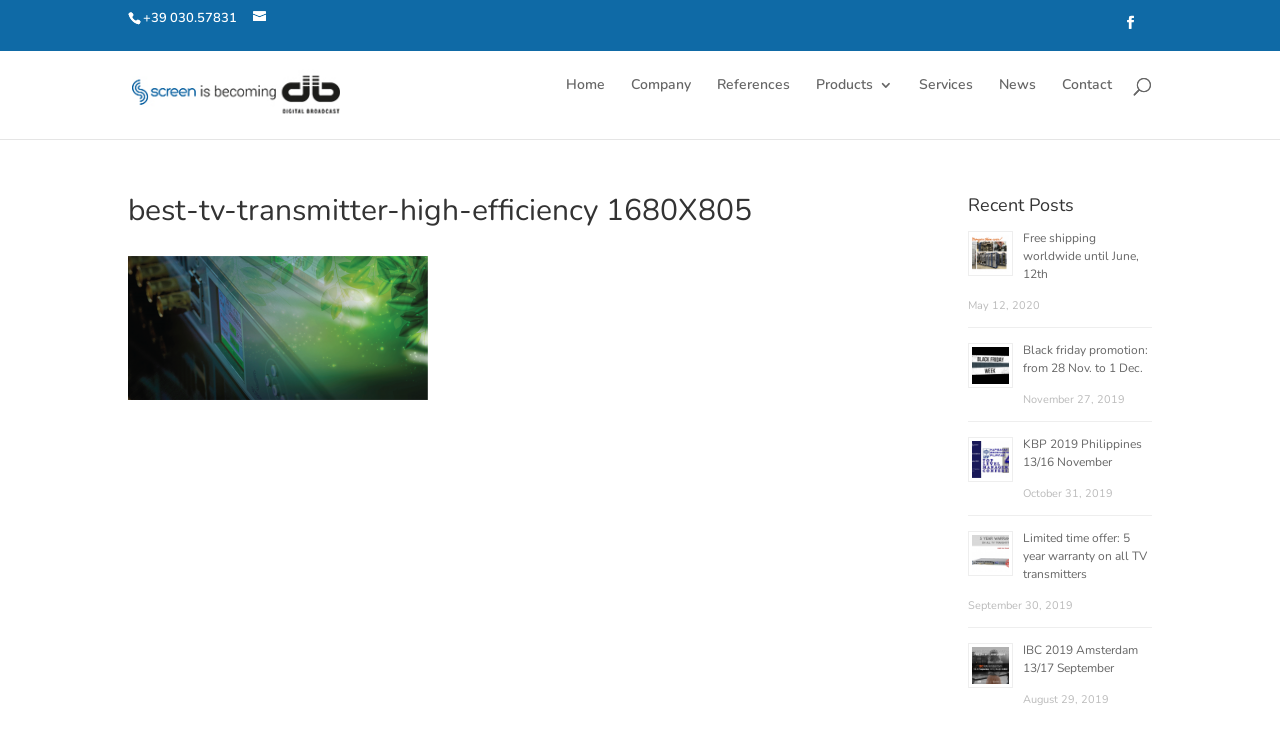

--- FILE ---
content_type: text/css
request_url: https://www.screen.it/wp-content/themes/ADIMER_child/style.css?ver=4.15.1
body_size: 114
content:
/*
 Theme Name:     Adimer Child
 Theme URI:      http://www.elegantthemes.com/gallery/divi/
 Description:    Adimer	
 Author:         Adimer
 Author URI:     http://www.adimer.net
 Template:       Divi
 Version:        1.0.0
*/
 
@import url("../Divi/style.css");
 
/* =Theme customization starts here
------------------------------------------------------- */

********

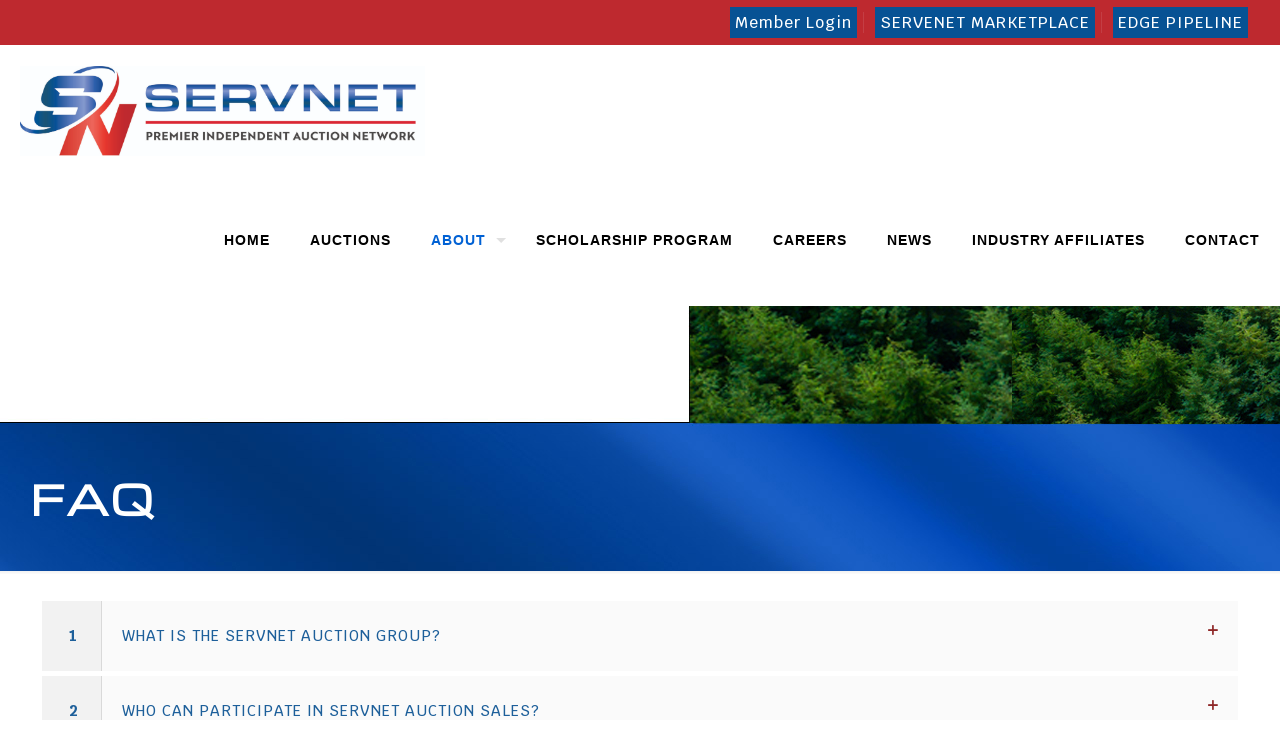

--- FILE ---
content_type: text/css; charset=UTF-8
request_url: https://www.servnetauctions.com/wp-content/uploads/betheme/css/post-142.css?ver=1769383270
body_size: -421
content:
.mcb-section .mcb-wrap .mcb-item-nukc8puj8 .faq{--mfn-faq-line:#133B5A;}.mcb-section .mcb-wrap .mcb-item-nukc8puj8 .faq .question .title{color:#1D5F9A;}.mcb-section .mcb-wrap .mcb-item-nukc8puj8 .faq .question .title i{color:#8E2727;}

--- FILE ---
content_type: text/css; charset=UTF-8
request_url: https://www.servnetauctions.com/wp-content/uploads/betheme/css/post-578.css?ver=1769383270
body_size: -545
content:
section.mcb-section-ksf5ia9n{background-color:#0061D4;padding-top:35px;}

********

Lines holding "betheme" are the ones to copy; find all of them in the listing.

**Answer space**:
request_url: https://www.servnetauctions.com/wp-content/uploads/betheme/css/post-142.css?ver=1769383270
request_url: https://www.servnetauctions.com/wp-content/uploads/betheme/css/post-578.css?ver=1769383270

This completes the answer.